Spring Data Graph can use the Java Rest Bindings which come as a drop in replacement for the
GraphDatabaseService API. Just by configuring the graphDatabaseService
to be a
RestGraphDatabaseService
pointing to the correct URL, a Neo4j-REST server can be used.
The Neo4j REST API does not allow keeping transactions open, which means that SDG is not transactional when running against REST.

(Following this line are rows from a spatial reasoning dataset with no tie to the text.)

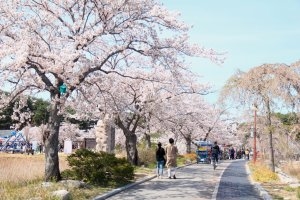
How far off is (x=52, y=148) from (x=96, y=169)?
206cm

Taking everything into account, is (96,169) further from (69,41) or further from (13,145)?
(13,145)

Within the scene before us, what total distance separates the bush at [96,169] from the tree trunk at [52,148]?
3.25ft

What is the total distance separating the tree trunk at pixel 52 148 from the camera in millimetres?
15617

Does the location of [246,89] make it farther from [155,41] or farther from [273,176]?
[155,41]

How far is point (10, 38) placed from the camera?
15125mm

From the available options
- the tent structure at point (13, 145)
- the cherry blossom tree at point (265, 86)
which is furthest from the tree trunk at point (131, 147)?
the tent structure at point (13, 145)

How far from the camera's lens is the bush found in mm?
16578

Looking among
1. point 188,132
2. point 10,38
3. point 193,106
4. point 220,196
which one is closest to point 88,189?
point 220,196

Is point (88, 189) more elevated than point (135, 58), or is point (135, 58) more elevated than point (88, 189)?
point (135, 58)

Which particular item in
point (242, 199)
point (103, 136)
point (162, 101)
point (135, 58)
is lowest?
point (242, 199)

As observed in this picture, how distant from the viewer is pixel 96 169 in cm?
1681

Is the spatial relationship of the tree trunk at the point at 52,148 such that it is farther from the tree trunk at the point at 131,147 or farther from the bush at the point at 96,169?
the tree trunk at the point at 131,147

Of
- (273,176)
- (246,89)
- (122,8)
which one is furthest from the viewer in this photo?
(246,89)

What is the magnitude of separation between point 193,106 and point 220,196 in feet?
87.0
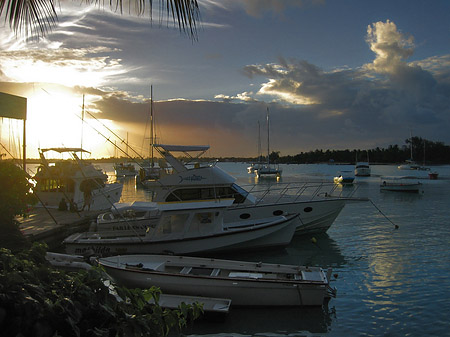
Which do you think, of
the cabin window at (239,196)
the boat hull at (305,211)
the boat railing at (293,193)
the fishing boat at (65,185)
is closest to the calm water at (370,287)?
the boat hull at (305,211)

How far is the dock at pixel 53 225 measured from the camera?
52.3 feet

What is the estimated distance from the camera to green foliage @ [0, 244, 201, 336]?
2.89 meters

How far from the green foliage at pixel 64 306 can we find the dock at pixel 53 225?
1218cm

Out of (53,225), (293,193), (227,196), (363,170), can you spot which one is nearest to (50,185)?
(53,225)

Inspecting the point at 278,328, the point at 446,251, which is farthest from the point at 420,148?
the point at 278,328

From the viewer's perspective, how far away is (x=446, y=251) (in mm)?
17500

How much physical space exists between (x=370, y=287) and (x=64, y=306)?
11.5m

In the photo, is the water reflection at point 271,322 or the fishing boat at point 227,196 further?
the fishing boat at point 227,196

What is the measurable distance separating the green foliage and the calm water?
619 cm

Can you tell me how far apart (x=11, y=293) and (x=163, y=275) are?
7735 millimetres

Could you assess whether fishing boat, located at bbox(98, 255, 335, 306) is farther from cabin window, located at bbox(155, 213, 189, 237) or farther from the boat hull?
the boat hull

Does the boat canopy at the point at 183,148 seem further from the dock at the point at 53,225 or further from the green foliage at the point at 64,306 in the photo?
the green foliage at the point at 64,306

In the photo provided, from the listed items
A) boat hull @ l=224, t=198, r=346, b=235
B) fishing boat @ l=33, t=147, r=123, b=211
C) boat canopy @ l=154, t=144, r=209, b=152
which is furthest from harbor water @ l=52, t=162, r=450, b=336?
fishing boat @ l=33, t=147, r=123, b=211

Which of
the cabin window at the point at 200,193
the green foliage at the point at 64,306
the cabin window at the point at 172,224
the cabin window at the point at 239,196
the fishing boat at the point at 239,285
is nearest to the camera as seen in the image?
the green foliage at the point at 64,306
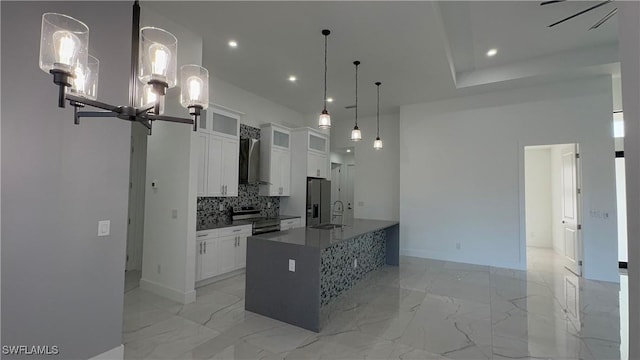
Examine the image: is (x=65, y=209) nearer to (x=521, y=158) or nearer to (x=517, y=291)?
(x=517, y=291)

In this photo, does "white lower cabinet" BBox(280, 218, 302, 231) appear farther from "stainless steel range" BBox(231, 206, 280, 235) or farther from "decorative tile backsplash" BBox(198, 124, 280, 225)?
"decorative tile backsplash" BBox(198, 124, 280, 225)

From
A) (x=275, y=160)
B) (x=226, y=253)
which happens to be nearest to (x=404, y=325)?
(x=226, y=253)

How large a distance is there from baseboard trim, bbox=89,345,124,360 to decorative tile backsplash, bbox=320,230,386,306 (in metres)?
1.91

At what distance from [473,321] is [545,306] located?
1208 millimetres

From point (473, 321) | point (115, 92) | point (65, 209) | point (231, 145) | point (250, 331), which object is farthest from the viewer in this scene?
point (231, 145)

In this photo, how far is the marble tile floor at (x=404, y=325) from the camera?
2498mm

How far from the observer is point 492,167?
17.5 feet

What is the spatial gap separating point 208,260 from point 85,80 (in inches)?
124

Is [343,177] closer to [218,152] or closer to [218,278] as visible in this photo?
[218,152]

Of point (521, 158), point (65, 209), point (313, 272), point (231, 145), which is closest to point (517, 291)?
point (521, 158)

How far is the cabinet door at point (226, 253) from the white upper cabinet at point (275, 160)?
1.40m

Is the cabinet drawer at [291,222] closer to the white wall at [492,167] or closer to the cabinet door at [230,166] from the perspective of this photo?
the cabinet door at [230,166]

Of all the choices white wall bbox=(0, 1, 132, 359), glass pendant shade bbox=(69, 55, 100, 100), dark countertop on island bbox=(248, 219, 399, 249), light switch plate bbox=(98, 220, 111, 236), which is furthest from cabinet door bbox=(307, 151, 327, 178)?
glass pendant shade bbox=(69, 55, 100, 100)

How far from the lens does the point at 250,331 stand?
2.83 m
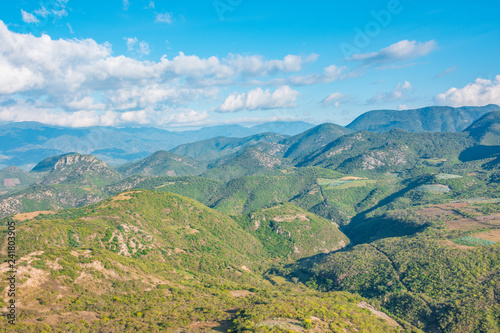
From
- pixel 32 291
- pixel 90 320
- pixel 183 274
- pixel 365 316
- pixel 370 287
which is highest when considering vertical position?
pixel 32 291

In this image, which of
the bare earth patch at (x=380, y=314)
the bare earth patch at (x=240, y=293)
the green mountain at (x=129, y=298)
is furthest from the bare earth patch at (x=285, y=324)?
the bare earth patch at (x=380, y=314)

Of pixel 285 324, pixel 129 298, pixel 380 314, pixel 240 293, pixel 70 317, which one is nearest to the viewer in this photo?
pixel 70 317

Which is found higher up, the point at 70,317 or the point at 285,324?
the point at 70,317

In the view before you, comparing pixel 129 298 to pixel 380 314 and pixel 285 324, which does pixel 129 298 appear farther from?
pixel 380 314

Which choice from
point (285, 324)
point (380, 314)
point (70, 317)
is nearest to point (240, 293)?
point (285, 324)

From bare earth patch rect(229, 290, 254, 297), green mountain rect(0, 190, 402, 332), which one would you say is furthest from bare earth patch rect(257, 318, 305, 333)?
bare earth patch rect(229, 290, 254, 297)

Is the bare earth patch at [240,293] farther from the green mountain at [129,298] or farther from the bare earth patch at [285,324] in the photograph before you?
the bare earth patch at [285,324]

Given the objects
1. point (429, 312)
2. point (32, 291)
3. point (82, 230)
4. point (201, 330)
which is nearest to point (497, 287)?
point (429, 312)

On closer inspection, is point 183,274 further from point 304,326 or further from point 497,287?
point 497,287

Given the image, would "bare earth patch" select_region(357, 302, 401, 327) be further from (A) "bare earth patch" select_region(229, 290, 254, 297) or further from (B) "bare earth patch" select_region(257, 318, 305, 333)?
(B) "bare earth patch" select_region(257, 318, 305, 333)

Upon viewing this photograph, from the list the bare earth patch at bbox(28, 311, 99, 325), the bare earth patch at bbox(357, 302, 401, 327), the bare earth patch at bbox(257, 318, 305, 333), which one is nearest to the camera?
the bare earth patch at bbox(28, 311, 99, 325)

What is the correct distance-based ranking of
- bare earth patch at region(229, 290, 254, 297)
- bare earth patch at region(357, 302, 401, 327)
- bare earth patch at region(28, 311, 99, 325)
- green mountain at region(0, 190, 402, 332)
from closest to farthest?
1. bare earth patch at region(28, 311, 99, 325)
2. green mountain at region(0, 190, 402, 332)
3. bare earth patch at region(229, 290, 254, 297)
4. bare earth patch at region(357, 302, 401, 327)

To set up your project to use the REST bindings, add this dependency to your pom.xml:
Example 26.1. REST-Client configuration - pom.xml
<dependency> <groupId>org.springframework.data</groupId> <artifactId>spring-data-neo4j-rest</artifactId> <version>1.0.0.RC1</version> </dependency>
Now, you set up the normal SDG configuration, but point the database to an URL instead of a local file, like this:
Example 26.2. REST-Client configuration - application context
<datagraph:config graphDatabaseService="graphDatabaseService"/> <bean id="graphDatabaseService" class="org.neo4j.rest.graphdb.RestGraphDatabase"> <constructor-arg value="http://localhost:7474/db/data/"/> </bean>
Your project is now set up to work against a remote Neo4j Server.